Dengan perasaan putus asa, Shinyu meraih jaket coklat dan mengambil satu masker untuk menutupi wajahnya. Dia merasa bahwa ini adalah satu-satunya cara untuk menyembunyikan luka-lukanya. Setidaknya dengan alasan bahwa dia sedang tidak enak badan, dia tidak perlu melepas jaket dan maskernya. Dengan persiapan yang cepat, ia bergegas ke sekolah.

Sesampainya di depan pintu kelas, ia disambut oleh senyuman hangat dari Dohoon yang sudah duduk di tempatnya yang selalu lebih awal. Meskipun senyumnya tertutup oleh masker, sorot matanya menyatakan bahwa Shinyu juga ikut tersenyum dalam hati.

“Kau sedang tidak enak badan, Shinyu?” tanya Dohoon begitu ia menyadari jaket dan masker yang Shinyu kenakan, yang belum pernah dilihatnya sebelumnya.

Shinyu mengangguk, “Sepertinya iya, aku sedikit tidak enak badan.”

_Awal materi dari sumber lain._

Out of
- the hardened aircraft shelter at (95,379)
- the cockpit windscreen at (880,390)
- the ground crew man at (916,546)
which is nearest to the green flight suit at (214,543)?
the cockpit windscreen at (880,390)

“Apa karena jalan-jalan kemarin? Maaf ya, aku—“

“Ini bukan salahmu, Dohoon. Tenang saja, ini memang sudah jadwalku sakit hari ini,” ucapnya, diakhiri dengan tawa kecil guna mencairkan suasana. Shinyu merasa tidak enak karena sudah membuat Dohoon merasa bersalah.

“Syukurlah. Tapi kenapa tidak istirahat dulu? Kau bisa ke UKS,” sarannya.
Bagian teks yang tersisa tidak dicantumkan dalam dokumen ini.